Vervolgens richten we ons op het huurtoeslaggebruik per sociaal-economische categorie huishoudenshoofden. Hiervoor maken wij gebruik van administratieve microdatabestanden van het Centraal Bureau van de Statistiek (CBS) en de daaraan gekoppelde administratieve bestanden Huurtoeslag van het Ministerie van Binnenlandse Zaken en Koninkrijksrelaties (BZK) voor de kalenderjaren 2007–2013. Voor de meest recente jaren zijn deze microdatabestanden niet beschikbaar.
Voor een aantal sociaal-economische categorieën die gevoelig waren voor de crisis vinden we een forse toename in huurtoeslaggebruik. Tabel 1 laat zien dat alle sociaal-economische categorieën tussen 2007 en 2013 procentueel gezien grote stijgingen in huurtoeslagontvangers hadden. Dit is consistent met figuur 2, die aangeeft dat het aantal huurtoeslagontvangers vooral gestegen is onder het deel van de volwassen bevolking dat jonger is dan de AOW-leeftijd. De procentueel gezien grote stijgingen in aantallen huurtoeslagontvangers onder zelfstandigen, huishoudens zonder inkomen en ontvangers van overige sociale voorzieningen – inclusief overige werkloosheids-, arbeidsongeschiktheids- en bijstandsuitkeringen – kunnen als crisiseffect gezien worden.
Groepen die minder gevoelig zijn voor crises kenden een minder grote stijging in huurtoeslaggebruik. Aangezien het inkomen van pensioenontvangers niet beïnvloed wordt door crisisgerelateerde gebeurtenissen zoals baanverlies en het moeilijk kunnen vinden van een baan, is het inkomen van pensioenontvangers vrij ongevoelig voor crises. Een verklaring voor de grote stijging van het aantal huurtoeslagontvangers onder studenten moet meer gezocht worden onder de forse stijging van het aantal zelfstandige studentenwoningen die de afgelopen jaren beschikbaar zijn gekomen.
Omvang huurtoeslag
De stijging van de huurtoeslag tussen 2007 en 2013 was niet hoog, gegeven de ontwikkeling van de huurprijzen. De huurtoeslagen voor de gehele populatie huurtoeslagontvangers lagen gemiddeld genomen namelijk veertien procent hoger in 2013 dan in 2007. Dit betekent een stijging van de gemiddelde huurprijzen over deze periode met vijftien procent (CBS, 2016).
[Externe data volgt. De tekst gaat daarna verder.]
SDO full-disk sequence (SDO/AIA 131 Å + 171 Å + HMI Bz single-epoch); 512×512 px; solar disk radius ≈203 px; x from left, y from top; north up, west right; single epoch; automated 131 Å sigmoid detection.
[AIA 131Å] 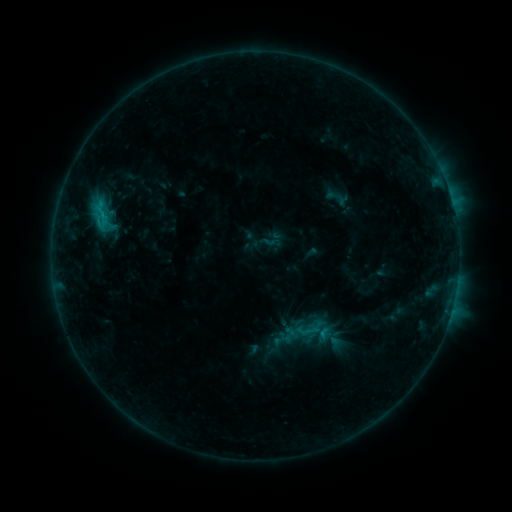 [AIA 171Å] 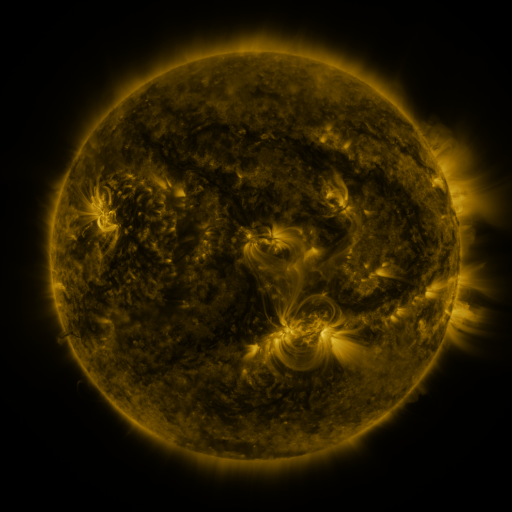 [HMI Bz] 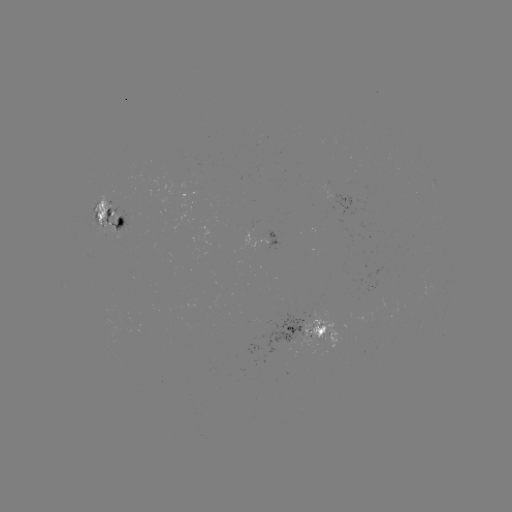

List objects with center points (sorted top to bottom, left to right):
sigmoid: [88, 197, 115, 225]
sigmoid: [297, 319, 320, 342]
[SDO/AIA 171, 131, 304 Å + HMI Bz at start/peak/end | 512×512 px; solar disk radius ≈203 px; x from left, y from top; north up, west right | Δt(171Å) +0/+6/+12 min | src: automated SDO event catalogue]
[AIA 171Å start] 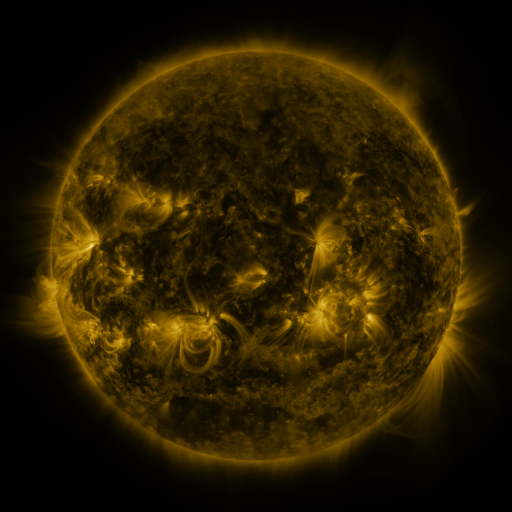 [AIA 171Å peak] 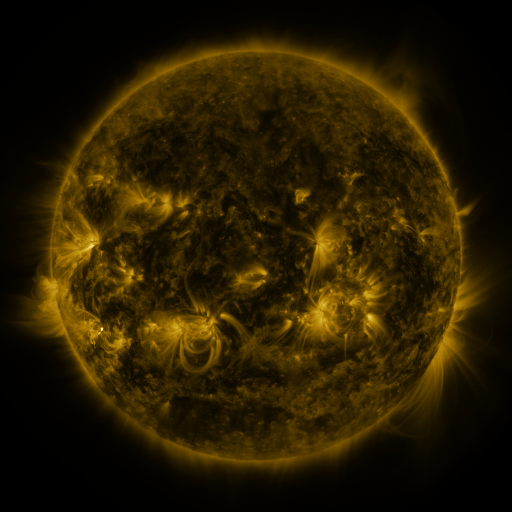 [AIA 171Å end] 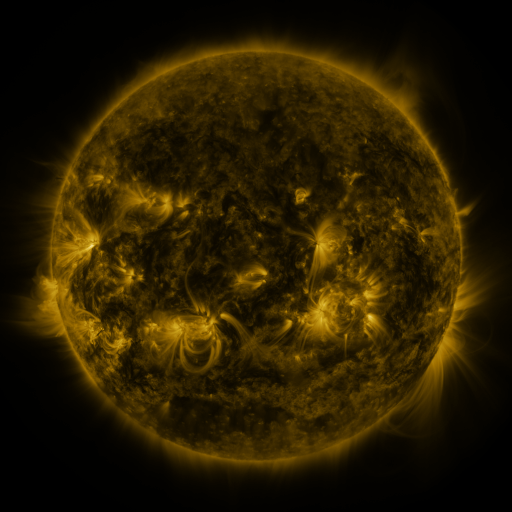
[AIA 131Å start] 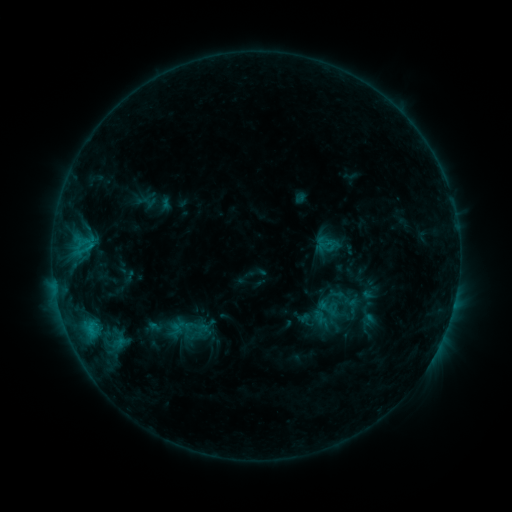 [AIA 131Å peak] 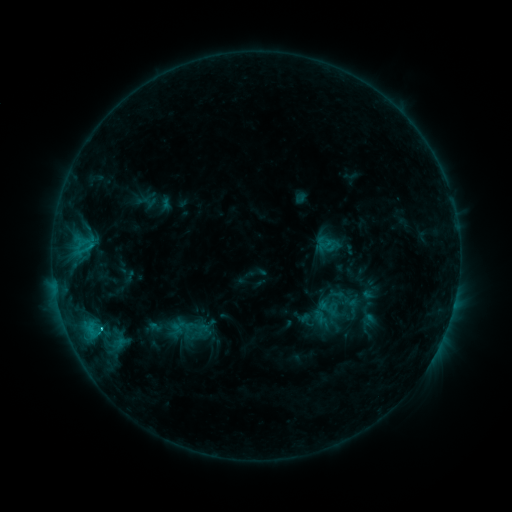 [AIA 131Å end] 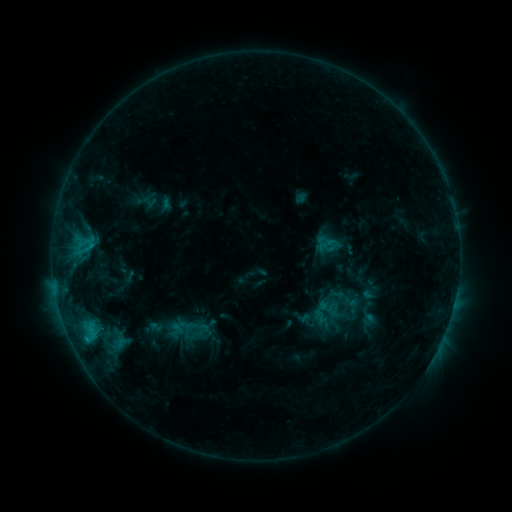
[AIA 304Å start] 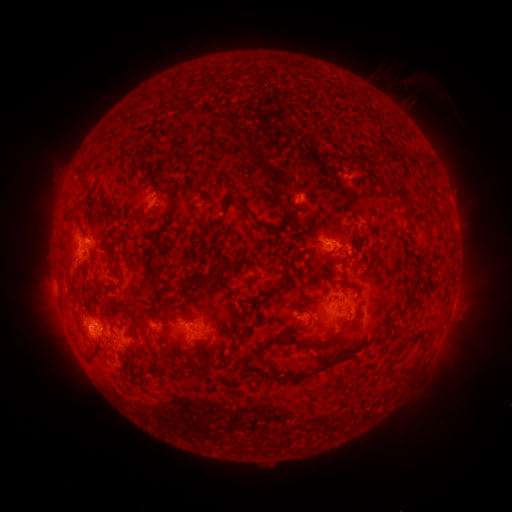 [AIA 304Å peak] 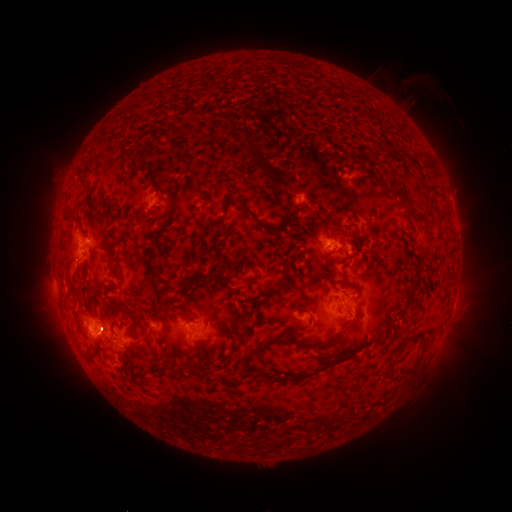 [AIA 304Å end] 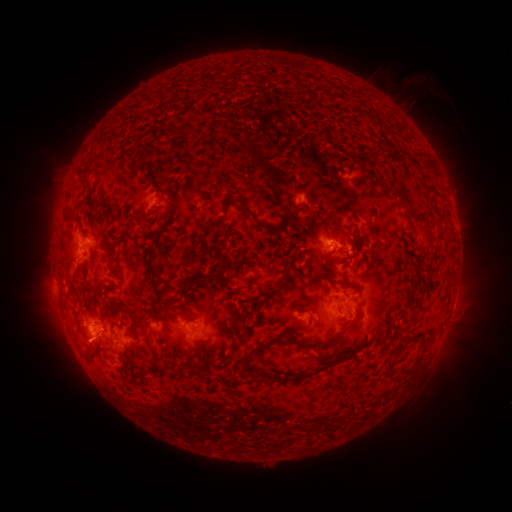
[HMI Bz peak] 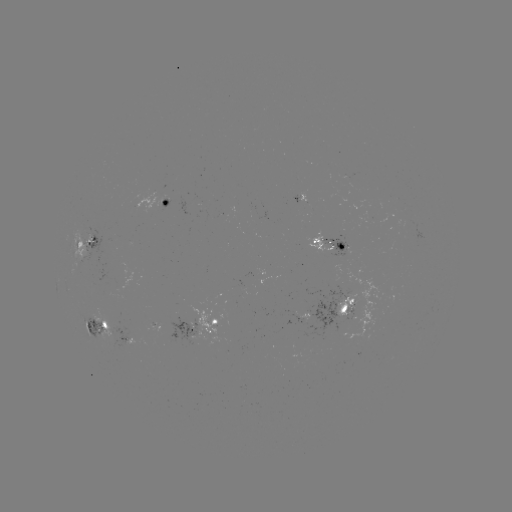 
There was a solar flare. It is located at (91, 248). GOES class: C1.5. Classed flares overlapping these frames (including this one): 1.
Tabel 1 laat zien dat studenten een stijging van de gemiddelde huurtoeslag van 35 procent over de periode 2007–2013 ervoeren. Andere groepen huurtoeslagontvangers maakten veel kleinere huurtoeslagstijgingen door. De grote stijging van huurtoeslagen onder studenten is te verklaren door huurstijgingen in met name populaire steden als Amsterdam en Utrecht, en het bijbouwen van relatief dure (hoogwaardige) zelfstandige studentenwoningen.
Implicaties
Ongeveer de helft van de stijging van huurtoeslaguitgaven in de periode 2006–2015 valt toe te schrijven aan de jaren 2006–2012 en de andere helft aan de jaren 2013–2015. De toename in het gebruik van de huurtoeslag tot 2013 lijkt voor een belangrijk deel door de conjuncturele neergang te kunnen worden verklaard. Voor de sociaal-economische categorieën die gevoelig waren voor de crisis vinden we namelijk een forse toename in huurtoeslaggebruik. En dat terwijl bijvoorbeeld pensioenontvangers, een grote groep mensen wier inkomen minder gevoelig is voor crises, een aanzienlijk lagere groei in huurtoeslaggebruik ervoeren. De kan-bepaling en het toestaan van boven-inflatoire huurstijgingen voor sociale huurwoningen vanaf 2013 lijken de sterke groei van de huurtoeslaguitgaven vanaf 2013 te verklaren.
Literatuur
CBS (2016) Consumenten Prijs Index (CPI), bestedingscategorie: 041000 Werkelijke woninghuur. CBS Statline.
Rijksoverheid (2016a) Jaarverslag 2015 Wonen en Rijksdienst.
Rijksoverheid (2016b) IBO Sociale Huur. De prijs voor betaalbaarheid.